The updated figures brought the totals in the state to 159,532 cases and 2,249 deaths.

The increase in the number of cases is reflected in the hospitalization data. As of Wednesday, a record 1,652 people hospitalized with confirmed or suspected cases of COVID-19. That total fell slightly on Thursday to 1,645 hospitalizations, the second-highest number of hospitalizations since the start of the pandemic, state data showed.

As of Thursday, COVID-19 cases accounted for 29% of all hospitalizations in the state and 36% of occupants of licensed intensive care beds, according to the Nevada Hospital Association.

Deadliest week of the pandemic

Although it was only Thursday, this week has already seen 130 deaths, making it the deadliest since the COVID-19 pandemic hit Nevada in early March.

The previous highest death toll in a week was 128 from August 16 to 22.

Gov. Steve Sisolak tweeted Thursday that the milestone was a “dark day in Nevada.”

“That’s 48 more Nevada families that will be missed by a loved one this holiday season,” he said. “Please wear a mask, wash your hands and practice social distancing.”

The state’s positivity rate, calculated by the Review-Journal by dividing the cumulative cases by those tested since the start of the pandemic, reached 15.97% on Thursday, an increase of 0.13 percentage points from report to the day before.

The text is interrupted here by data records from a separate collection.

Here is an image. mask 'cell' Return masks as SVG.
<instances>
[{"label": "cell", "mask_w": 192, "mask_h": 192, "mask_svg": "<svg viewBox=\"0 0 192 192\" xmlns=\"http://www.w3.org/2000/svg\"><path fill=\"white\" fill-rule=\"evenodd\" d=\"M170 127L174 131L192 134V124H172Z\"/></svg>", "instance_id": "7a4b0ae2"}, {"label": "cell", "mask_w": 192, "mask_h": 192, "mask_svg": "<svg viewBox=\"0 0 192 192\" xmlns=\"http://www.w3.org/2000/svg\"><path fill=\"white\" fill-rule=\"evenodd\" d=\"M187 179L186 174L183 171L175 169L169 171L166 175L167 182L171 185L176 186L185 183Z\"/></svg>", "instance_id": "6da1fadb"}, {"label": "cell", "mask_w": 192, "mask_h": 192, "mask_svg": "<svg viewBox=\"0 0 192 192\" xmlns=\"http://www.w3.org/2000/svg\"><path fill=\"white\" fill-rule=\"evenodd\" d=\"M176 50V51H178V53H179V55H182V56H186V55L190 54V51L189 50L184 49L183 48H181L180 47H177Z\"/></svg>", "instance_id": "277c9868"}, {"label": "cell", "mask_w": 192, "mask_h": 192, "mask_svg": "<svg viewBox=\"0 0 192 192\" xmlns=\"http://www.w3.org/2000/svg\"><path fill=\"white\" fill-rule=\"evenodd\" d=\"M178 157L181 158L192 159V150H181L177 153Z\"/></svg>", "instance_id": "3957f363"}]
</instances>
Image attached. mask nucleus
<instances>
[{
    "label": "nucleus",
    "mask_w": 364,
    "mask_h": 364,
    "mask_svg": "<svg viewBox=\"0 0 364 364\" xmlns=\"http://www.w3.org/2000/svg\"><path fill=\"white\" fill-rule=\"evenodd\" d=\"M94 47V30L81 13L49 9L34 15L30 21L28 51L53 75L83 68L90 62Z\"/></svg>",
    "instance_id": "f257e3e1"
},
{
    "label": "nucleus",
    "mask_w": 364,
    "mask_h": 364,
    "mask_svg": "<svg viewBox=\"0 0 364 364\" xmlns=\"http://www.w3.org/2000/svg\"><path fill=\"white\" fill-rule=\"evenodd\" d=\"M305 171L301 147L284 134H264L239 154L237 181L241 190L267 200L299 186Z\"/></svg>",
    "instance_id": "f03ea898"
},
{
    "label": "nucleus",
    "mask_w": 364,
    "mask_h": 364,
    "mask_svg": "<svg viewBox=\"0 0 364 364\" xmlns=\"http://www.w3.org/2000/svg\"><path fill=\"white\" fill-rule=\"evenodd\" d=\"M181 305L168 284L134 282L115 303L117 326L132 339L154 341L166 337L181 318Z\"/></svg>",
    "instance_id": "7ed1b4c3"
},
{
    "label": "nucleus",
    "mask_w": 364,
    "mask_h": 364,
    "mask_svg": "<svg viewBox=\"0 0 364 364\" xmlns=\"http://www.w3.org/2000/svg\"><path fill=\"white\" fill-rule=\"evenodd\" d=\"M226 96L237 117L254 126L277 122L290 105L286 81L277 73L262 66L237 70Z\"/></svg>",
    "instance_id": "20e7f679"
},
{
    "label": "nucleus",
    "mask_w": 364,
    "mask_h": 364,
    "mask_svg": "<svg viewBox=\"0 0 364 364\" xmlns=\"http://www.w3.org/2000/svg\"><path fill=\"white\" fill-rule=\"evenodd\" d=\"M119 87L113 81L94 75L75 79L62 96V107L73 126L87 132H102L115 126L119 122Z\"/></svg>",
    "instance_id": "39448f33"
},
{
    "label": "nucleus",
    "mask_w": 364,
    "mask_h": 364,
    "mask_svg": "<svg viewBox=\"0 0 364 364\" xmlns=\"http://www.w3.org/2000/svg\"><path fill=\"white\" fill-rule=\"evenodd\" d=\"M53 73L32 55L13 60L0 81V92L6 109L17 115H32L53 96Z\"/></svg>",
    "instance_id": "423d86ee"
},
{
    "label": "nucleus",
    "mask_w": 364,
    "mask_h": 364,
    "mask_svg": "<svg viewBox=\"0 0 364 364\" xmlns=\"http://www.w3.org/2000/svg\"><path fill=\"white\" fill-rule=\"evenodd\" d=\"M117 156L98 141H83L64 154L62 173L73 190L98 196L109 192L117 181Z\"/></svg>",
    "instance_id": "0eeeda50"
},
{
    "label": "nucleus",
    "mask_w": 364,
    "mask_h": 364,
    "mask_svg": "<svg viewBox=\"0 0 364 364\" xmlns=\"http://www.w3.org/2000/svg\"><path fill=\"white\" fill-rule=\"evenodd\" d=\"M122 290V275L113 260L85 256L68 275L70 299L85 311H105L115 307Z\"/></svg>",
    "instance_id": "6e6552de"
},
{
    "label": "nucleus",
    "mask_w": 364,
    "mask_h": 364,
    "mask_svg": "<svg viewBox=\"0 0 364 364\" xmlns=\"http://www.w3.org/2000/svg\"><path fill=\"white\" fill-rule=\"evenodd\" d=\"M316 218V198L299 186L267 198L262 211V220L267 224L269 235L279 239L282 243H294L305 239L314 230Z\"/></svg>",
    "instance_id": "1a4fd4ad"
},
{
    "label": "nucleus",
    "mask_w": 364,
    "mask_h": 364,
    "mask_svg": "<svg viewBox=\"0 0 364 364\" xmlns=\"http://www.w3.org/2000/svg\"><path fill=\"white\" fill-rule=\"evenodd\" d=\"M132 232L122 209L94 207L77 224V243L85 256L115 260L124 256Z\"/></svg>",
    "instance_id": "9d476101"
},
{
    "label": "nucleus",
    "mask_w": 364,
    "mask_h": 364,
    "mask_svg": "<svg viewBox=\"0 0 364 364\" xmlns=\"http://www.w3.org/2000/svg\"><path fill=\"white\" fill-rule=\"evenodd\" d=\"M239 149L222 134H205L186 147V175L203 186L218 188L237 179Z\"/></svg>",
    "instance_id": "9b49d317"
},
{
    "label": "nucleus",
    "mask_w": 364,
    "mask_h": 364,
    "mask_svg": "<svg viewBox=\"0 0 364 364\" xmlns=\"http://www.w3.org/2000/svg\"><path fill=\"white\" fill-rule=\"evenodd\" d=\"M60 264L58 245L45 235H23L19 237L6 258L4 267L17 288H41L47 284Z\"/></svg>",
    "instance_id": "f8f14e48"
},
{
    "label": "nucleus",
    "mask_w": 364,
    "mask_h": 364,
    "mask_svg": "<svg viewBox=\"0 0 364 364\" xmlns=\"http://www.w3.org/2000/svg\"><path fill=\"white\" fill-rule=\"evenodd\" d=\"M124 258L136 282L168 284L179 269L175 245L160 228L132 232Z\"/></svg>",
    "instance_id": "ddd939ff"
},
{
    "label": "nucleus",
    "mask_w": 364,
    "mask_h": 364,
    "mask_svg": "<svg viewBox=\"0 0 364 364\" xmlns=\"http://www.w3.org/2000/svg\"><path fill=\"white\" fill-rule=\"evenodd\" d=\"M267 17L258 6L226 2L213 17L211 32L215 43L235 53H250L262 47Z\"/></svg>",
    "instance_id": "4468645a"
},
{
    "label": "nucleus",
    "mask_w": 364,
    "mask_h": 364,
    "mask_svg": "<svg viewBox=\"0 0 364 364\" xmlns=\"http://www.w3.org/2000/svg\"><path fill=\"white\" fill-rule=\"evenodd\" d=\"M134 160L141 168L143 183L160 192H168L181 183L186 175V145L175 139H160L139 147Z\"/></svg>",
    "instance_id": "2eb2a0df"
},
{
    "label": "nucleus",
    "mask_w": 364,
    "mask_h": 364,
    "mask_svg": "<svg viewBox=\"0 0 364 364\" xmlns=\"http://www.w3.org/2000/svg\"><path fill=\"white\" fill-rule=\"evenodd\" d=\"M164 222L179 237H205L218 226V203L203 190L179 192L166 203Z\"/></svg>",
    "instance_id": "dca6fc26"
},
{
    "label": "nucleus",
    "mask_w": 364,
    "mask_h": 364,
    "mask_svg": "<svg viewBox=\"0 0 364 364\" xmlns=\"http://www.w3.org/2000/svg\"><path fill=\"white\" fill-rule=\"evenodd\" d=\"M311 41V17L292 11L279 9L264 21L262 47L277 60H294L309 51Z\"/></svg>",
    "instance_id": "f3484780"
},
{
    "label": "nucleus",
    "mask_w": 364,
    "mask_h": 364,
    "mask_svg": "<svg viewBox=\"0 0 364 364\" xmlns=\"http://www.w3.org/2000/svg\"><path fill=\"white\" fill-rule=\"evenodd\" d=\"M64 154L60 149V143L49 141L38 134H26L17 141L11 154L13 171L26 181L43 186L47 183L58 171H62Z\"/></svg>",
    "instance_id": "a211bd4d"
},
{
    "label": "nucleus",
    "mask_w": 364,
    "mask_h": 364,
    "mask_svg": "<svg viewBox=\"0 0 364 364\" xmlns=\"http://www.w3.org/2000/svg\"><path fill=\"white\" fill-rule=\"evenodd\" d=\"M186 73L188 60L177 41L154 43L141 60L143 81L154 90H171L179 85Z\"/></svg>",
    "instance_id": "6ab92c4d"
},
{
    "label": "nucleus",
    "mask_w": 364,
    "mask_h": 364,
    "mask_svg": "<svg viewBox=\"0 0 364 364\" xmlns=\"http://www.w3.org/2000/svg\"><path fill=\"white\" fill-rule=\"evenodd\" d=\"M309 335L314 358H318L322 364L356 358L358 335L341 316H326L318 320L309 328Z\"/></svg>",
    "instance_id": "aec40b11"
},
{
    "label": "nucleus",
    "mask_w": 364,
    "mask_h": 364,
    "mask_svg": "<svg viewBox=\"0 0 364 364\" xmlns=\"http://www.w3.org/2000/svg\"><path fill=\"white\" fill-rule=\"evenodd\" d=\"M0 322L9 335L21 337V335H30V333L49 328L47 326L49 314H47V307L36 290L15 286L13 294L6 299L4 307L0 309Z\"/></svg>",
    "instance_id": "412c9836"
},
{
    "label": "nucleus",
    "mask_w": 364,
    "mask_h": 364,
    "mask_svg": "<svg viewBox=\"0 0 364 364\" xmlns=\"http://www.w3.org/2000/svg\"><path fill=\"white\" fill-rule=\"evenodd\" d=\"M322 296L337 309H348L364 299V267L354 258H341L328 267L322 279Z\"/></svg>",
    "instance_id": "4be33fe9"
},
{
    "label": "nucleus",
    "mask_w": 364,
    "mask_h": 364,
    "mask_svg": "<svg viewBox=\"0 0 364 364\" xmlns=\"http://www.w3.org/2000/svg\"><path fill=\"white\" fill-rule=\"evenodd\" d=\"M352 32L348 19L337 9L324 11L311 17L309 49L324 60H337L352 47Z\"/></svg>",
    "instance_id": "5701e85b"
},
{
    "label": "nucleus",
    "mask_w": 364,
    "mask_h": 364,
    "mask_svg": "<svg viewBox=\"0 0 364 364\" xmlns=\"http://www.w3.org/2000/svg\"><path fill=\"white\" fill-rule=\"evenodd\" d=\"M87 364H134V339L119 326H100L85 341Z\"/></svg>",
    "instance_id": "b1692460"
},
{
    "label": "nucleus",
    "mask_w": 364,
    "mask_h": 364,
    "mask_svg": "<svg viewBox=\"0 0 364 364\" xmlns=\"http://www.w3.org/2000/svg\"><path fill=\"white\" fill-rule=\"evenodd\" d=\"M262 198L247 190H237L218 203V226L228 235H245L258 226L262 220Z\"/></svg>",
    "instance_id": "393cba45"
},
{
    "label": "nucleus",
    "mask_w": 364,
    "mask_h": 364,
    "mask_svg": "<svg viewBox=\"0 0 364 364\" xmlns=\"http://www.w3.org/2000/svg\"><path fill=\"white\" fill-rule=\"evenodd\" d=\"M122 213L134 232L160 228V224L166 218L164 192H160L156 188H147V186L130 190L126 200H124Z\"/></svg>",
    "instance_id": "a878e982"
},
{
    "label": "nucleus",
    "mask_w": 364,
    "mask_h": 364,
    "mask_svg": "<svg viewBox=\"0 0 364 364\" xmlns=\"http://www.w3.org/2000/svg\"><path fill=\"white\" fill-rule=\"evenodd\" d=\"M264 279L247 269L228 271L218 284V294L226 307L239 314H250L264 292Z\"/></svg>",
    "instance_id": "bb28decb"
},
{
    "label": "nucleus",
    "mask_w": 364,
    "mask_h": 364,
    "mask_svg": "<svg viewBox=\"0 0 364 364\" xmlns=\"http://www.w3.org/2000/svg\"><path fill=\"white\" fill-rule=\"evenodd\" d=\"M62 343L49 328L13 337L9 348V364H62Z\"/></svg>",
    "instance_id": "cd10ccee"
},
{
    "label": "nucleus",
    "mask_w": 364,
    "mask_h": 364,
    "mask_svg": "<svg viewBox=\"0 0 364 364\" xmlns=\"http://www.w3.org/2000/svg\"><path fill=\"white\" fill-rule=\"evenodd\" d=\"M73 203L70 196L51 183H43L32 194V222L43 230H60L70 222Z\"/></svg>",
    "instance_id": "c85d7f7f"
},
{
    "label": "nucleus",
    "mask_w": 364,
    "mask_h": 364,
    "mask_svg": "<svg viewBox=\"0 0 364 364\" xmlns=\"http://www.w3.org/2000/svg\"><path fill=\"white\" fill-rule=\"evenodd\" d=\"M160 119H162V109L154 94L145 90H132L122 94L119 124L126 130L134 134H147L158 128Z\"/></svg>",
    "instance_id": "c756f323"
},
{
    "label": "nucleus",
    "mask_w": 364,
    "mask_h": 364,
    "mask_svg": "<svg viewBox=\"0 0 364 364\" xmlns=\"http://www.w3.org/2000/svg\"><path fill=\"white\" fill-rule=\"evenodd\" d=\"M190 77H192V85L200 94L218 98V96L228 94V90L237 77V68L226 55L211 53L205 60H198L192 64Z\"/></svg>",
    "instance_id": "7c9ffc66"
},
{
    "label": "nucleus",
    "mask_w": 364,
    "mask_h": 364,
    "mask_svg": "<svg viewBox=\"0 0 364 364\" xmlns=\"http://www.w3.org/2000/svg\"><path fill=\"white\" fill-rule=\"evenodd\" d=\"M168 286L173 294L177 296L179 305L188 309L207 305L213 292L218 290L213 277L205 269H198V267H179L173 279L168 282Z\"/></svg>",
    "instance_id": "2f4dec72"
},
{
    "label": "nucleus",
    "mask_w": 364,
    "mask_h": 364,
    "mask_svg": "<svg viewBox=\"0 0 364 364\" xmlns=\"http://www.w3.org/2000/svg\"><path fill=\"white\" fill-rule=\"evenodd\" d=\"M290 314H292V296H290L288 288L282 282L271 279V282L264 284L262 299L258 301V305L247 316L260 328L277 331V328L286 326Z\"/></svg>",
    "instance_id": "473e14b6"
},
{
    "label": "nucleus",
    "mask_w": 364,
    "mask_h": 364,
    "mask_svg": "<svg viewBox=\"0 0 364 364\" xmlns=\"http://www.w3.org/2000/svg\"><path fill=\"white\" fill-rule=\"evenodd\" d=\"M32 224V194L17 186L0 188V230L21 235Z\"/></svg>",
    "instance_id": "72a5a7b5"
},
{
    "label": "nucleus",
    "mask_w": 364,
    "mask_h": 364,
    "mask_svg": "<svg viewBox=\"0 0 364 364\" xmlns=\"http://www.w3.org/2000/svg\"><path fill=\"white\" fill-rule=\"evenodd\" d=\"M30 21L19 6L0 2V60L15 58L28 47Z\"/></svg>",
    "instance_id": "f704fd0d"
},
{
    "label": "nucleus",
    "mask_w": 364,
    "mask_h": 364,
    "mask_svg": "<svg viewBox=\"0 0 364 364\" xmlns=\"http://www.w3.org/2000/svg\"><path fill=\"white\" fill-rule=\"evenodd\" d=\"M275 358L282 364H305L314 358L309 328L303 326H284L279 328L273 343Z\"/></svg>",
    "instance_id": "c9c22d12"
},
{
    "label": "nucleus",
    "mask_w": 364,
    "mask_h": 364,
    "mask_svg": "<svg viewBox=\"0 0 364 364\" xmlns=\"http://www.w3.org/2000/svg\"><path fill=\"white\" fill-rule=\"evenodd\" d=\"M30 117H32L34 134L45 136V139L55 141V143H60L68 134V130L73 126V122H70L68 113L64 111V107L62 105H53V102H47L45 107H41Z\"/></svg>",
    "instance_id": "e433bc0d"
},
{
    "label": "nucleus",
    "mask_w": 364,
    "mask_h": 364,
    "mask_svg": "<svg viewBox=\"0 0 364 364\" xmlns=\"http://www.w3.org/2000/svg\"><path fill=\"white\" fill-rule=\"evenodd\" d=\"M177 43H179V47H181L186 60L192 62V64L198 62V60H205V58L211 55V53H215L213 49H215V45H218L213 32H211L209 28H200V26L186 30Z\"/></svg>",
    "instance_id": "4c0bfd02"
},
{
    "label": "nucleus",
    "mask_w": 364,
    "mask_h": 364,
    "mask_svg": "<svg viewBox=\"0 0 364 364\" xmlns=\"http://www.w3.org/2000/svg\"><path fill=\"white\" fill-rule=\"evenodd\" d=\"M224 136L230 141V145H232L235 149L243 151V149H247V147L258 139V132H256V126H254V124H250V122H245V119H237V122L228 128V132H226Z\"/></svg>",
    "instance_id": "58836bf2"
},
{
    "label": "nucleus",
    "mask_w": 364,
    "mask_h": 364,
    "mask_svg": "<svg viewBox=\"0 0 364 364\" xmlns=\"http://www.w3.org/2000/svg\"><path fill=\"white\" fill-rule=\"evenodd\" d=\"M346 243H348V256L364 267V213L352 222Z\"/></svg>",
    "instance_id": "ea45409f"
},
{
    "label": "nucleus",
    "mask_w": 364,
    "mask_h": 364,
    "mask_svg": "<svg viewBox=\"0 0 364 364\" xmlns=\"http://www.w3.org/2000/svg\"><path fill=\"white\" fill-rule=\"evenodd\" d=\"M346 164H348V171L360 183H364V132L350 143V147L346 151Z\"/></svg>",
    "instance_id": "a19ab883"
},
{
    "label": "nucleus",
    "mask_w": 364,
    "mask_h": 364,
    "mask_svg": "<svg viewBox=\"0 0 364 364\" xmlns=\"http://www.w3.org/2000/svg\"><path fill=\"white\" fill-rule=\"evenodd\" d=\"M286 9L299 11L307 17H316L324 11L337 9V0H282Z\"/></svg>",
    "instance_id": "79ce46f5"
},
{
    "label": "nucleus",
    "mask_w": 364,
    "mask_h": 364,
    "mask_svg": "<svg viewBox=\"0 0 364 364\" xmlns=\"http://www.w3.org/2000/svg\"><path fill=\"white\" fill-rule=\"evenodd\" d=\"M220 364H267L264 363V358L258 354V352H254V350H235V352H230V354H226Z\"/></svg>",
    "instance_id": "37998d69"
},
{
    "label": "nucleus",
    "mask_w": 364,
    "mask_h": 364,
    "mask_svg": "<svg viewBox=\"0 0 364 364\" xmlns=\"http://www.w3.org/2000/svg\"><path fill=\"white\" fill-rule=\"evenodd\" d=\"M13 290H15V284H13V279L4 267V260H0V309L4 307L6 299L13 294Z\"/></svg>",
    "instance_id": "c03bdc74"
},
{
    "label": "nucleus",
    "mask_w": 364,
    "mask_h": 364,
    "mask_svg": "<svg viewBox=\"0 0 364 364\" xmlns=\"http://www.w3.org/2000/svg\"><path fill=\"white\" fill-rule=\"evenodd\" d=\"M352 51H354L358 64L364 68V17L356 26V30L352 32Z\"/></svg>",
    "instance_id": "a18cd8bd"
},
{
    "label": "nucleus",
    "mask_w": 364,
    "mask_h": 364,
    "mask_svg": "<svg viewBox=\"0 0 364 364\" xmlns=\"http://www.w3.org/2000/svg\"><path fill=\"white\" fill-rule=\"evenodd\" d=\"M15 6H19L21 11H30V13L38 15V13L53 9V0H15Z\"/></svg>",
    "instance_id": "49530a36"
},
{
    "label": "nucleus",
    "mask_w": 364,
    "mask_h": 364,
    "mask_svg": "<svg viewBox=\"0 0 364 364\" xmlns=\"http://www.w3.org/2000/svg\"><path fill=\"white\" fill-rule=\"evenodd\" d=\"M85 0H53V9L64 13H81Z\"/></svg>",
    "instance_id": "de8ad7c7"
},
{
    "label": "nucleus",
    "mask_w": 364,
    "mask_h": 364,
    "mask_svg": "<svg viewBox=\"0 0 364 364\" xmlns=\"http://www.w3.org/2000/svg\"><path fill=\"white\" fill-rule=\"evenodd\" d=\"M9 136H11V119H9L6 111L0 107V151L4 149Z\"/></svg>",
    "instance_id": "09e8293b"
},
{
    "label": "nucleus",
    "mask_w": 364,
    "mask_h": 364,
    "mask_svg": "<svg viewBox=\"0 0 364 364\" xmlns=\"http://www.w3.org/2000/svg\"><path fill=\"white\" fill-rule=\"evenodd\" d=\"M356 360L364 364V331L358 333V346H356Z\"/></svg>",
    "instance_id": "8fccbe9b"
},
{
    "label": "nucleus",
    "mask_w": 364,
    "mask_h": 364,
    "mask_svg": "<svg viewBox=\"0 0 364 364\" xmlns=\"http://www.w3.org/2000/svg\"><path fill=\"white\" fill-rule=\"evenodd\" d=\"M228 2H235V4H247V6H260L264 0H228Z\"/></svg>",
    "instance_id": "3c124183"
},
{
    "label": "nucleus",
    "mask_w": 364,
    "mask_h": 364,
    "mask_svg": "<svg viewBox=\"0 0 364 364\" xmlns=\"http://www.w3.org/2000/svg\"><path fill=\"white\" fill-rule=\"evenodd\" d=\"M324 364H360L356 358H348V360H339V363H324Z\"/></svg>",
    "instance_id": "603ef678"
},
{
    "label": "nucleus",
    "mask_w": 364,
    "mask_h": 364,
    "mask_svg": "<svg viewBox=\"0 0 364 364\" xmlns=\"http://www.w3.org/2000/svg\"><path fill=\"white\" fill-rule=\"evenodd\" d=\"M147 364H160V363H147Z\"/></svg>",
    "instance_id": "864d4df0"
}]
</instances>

The positivity rate and the daily increase in new cases have been increasing since mid-September.

The state’s health department is calculating a positivity rate over a two-week period, and that rate rose 0.5 percentage points on Thursday to 18.1 percent. The rate is at the highest level since the state began publishing the statistics in mid-October.

Data Guide: The Impact of COVID-19 on Nevada

Clark County reported 1,854 new cases and 18 more deaths on Thursday, according to the Southern Nevada Health District.

The cumulative totals for Clark County have increased to 121,863 cases and 1,817 deaths. This data is reflected in the status report.

Day 10 of ‘break’

With the state on Day 10 of a 21-day “break”, a condition accompanied by tightened COVID restrictions ordered last week by Sisolak, Thursday’s weekly meeting of the state’s COVID Mitigation Working Group does not. new actions, only discussion.

A member of the Nevada Hospital Association task force took the time to clarify a point raised in a press release the group issued on Tuesday that some interpreted as open criticism of the state’s COVID policy – all the more so after the association edited the press release to delete the line.

Commenting on COVID prevention measures, the hospital association had written that “the closures from time to time seem to arouse animosity and apathy among the public and prove ineffective”, which some interpret as a repudiation of the governor’s order tightening the rules on public gatherings and business closures amid the resurgence of COVID-19.

Sisolak, when asked about the comment during a briefing on Wednesday, dismissed it as harmless.

Christopher Lake, executive director of community resilience at the hospital association, said Thursday he wrote the sentence but did not conceive of it as a criticism, adding that it “ was not specific to Nevada and that it aimed to communicate some of the barriers that public health) and hospitals and other organizations are battling with this disease.

When the association saw that it “created a distraction,” they removed it, Lake said.

“When I wrote that sentence, I didn’t think it was nearly as provocative as it turned out to be, especially in the face of the millions of people who literally get on planes the day after the day the CDC has issued a travel ban request, ”Lake said, apologizing for any distraction he created. “I want to let the public know what the intention was. It was not a political statement at all, nor was it specific to Nevada. “

This is a developing story. Check back for updates.